Lilly Unveils Promising Phase 1 Results for Ovarian Cancer ADC Targeting FRα at ASCO 2025

Introduction

At the recent American Society of Clinical Oncology (ASCO) Annual Meeting, Eli Lilly and Company presented encouraging results from their Phase 1 clinical trial for an investigational antibody-drug conjugate (ADC) designed to target folate receptor alpha (FRα). This promising development targets women suffering from platinum-resistant ovarian cancer, offering a glimmer of hope for patients previously treated with limited success.

Background

Ovarian cancer remains one of the most challenging cancers to treat, particularly in cases where patients have become resistant to platinum-based therapies. The urgency for innovative treatments in this space is underscored by the current unmet medical needs. Lilly's investigational ADC, designated LY4170156, stands out due to its unique composition that allows it to target FRα across various expression levels, potentially expanding treatment options for a broader patient population.

Clinical Trial Details

The Phase 1 trial, which involved 95 women diagnosed with high-grade serous ovarian cancer, was designed to evaluate both safety and efficacy. Participants had previously undergone a median of five systemic treatment regimens, with some even treated with mirvetuximab soravtansine, another FRα-targeting therapy. Notably, the study reported an impressive preliminary overall objective response rate (ORR) of 55% at a promising dosage of 4 mg/kg.

Efficacy and Safety Findings

According to the data cutoff on March 9, 2025, results from the 58 efficacy-evaluable patients indicated an ORR of 45%, with a disease control rate of 74%. Furthermore, across all dose levels, efficacy was observed irrespective of the FRα expression levels present in tumors.

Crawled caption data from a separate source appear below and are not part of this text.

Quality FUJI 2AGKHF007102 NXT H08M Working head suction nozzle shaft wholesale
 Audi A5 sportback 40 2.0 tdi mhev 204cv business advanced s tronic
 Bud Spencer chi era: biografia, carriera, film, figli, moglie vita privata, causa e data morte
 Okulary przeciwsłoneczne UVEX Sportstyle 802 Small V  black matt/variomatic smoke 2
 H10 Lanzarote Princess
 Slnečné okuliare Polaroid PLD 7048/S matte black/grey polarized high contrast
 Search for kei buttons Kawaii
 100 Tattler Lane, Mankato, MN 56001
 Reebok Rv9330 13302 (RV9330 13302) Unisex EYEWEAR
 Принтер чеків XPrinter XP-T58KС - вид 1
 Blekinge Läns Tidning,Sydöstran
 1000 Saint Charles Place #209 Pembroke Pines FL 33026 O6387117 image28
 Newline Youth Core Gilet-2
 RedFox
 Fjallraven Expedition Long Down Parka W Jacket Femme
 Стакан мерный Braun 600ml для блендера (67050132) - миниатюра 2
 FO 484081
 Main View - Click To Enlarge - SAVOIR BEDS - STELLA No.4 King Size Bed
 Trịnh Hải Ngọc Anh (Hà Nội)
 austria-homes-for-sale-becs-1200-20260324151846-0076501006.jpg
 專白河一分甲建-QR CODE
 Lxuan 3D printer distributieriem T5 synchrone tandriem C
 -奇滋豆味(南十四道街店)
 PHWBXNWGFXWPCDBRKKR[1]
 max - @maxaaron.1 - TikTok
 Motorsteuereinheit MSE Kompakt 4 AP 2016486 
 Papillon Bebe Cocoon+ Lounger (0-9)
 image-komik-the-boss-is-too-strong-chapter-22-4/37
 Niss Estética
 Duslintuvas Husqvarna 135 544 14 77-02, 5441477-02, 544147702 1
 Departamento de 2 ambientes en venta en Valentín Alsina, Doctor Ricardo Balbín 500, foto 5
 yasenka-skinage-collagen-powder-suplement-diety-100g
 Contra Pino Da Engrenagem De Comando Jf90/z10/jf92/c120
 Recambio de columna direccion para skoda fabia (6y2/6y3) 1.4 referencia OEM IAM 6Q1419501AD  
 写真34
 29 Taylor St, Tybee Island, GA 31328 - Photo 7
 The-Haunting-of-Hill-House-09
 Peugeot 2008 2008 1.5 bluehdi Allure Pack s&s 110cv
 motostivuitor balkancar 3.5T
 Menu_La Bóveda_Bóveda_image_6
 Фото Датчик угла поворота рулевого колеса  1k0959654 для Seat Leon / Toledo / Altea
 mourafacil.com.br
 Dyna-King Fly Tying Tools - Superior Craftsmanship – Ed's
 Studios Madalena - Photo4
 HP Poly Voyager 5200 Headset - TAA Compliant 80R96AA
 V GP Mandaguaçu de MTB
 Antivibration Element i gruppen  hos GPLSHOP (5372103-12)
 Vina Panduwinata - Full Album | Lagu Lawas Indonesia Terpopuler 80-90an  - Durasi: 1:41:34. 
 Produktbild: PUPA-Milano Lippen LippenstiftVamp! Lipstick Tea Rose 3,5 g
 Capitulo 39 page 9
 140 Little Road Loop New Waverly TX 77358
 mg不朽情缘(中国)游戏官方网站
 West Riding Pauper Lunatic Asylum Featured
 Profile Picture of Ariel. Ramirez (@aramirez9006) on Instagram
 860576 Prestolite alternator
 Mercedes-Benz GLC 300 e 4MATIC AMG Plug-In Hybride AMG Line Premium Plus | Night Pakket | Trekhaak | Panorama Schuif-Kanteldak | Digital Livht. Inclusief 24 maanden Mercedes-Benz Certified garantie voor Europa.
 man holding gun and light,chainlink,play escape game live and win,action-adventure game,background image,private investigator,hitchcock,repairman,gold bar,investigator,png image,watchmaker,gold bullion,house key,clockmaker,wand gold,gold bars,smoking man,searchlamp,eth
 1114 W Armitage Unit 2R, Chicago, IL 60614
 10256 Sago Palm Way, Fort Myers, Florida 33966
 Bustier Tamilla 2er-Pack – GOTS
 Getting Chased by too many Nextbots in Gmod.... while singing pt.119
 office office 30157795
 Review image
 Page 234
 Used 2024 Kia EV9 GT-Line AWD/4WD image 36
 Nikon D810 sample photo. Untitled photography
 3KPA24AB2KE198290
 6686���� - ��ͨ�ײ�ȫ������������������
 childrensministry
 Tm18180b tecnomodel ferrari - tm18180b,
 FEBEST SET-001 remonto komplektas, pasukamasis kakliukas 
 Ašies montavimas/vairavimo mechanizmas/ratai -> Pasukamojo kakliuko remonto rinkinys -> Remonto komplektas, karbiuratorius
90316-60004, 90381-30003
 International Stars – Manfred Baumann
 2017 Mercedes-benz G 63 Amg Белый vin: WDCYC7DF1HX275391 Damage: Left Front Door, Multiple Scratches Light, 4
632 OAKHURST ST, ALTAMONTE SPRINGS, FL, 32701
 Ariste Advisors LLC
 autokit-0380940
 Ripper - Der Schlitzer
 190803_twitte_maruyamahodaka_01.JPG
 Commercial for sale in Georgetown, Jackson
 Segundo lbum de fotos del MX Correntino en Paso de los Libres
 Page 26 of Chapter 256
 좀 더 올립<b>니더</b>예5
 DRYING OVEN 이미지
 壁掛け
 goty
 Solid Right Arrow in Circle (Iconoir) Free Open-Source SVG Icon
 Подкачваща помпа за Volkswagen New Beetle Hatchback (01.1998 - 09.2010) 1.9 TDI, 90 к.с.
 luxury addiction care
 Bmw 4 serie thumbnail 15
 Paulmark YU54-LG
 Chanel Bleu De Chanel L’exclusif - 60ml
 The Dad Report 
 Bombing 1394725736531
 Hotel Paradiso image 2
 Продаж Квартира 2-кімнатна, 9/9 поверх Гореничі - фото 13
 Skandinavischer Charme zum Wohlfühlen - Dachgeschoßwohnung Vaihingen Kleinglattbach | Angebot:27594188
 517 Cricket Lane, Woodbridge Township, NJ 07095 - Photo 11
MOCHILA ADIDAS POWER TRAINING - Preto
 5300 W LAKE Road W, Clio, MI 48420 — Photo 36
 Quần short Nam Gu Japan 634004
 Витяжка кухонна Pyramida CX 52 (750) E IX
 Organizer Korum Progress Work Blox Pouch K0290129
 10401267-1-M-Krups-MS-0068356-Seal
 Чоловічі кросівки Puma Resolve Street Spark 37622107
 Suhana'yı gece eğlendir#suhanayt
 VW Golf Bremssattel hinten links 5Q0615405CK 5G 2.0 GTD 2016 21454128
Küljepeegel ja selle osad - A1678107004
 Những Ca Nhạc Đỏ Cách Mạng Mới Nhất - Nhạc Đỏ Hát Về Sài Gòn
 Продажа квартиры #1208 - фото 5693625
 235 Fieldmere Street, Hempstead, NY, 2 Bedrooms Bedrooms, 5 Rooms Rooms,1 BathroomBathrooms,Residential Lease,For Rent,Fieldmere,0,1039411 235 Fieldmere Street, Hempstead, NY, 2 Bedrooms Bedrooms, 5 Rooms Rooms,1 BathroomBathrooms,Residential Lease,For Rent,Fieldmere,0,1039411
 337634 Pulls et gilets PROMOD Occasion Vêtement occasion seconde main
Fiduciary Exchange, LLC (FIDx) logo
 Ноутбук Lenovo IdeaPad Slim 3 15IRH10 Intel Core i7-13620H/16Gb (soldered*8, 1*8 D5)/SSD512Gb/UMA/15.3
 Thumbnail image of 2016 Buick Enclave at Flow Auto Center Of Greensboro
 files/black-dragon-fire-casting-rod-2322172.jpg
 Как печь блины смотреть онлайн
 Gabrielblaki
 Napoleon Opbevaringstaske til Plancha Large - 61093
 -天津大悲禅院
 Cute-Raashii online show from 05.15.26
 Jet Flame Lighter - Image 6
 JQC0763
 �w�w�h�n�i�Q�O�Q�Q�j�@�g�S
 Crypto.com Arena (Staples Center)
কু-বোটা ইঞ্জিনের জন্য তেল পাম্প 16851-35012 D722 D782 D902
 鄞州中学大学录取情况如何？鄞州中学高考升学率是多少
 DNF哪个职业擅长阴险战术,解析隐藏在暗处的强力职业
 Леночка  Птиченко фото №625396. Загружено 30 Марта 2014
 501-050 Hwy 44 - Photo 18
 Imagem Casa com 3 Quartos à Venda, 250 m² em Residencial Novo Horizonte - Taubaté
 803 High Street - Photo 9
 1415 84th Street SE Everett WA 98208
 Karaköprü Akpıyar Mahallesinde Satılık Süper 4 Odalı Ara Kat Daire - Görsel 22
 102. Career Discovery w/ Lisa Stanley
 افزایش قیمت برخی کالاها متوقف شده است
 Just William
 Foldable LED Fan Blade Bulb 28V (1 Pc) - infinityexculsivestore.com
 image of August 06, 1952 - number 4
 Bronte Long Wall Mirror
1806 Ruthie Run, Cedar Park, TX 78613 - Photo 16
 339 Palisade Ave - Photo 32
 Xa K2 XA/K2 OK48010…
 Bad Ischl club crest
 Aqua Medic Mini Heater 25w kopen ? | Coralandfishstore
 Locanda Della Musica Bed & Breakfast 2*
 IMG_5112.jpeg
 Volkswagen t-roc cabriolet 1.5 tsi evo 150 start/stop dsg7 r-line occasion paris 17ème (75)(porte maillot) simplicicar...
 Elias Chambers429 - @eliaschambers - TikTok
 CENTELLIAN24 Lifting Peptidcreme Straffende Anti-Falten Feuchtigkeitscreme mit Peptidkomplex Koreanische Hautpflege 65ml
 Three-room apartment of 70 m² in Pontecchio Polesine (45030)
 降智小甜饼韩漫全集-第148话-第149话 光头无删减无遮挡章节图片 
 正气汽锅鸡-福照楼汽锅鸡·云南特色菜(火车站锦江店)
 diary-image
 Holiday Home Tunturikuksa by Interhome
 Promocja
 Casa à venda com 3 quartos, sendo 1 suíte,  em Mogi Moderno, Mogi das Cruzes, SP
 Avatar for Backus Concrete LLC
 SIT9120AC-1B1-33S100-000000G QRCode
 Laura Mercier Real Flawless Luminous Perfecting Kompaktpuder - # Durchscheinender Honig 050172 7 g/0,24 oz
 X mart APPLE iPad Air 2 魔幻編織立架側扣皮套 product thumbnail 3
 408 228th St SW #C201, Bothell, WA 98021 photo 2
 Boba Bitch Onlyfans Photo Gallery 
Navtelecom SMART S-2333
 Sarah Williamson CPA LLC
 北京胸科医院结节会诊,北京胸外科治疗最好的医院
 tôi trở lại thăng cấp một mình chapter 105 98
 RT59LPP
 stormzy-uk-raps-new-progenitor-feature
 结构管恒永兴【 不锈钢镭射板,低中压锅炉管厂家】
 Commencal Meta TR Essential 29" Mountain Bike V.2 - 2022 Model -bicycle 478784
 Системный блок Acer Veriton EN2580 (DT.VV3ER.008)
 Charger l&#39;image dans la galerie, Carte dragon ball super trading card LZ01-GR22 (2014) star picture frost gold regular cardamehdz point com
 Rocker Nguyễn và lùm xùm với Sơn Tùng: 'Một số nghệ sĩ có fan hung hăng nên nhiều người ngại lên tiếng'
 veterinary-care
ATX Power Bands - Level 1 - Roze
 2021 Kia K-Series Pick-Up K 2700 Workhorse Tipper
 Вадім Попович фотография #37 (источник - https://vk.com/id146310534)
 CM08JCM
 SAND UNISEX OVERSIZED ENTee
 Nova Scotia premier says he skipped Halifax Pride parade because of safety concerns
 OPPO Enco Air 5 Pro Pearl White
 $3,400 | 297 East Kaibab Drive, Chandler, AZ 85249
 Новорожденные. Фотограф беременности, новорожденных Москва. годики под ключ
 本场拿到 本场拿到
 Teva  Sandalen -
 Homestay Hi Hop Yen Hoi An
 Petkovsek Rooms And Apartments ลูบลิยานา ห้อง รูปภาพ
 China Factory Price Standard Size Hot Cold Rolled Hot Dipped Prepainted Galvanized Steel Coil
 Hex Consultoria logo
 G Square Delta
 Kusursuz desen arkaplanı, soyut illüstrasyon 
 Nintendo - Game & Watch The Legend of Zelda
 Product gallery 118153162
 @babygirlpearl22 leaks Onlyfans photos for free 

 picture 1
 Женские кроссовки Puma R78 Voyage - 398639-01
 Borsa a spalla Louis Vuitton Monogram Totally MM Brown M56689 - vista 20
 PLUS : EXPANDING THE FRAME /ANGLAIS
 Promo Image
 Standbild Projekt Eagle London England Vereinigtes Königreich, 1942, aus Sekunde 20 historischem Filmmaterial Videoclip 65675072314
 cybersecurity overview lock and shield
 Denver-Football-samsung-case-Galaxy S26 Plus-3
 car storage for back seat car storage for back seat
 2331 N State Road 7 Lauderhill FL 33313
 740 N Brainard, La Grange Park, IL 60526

For patients previously treated with other FRα-targeting treatments, the early data suggested that LY4170156 could provide meaningful therapeutic benefits.

Common side effects included nausea (64%), anemia (40%), and fatigue (32%), but notably, there was no maximum tolerated dose established yet, and concerning adverse effects, such as neuropathy and ocular toxicity, were not reported at this point.

Insights from Key Opinion Leaders

Dr. Isabelle Ray-Coquard, president of the ENGOT group, emphasized the critical need for such ADC therapies, stating, "ADCs have begun to change the treatment paradigm for some women with ovarian cancer, but a large proportion of patients still have significant unmet needs." Her insights echo the imperative for new therapies that can improve patient outcomes beyond existing options.

Looking Ahead

David Hyman, M.D., Lilly’s Chief Medical Officer, expressed enthusiasm about these results, highlighting the potential to broaden the patient base that could benefit from this innovative ADC. Moving forward, Lilly aims to expedite the transition of LY4170156 into Phase 3 clinical trials, focusing on determining its full therapeutic potential in the treatment of advanced ovarian cancer.

Conclusion

With each passing year, the landscape of treatment options for ovarian cancer expands, but the urgency for effective therapies remains high. Eli Lilly's novel FRα ADC represents a significant advancement, and as they prepare for forthcoming trials, both the medical community and patients will be watching closely. This promising development could herald a new era of hope for women battling resistant forms of ovarian cancer, reaffirming Lilly’s commitment to pioneering transformative medicine.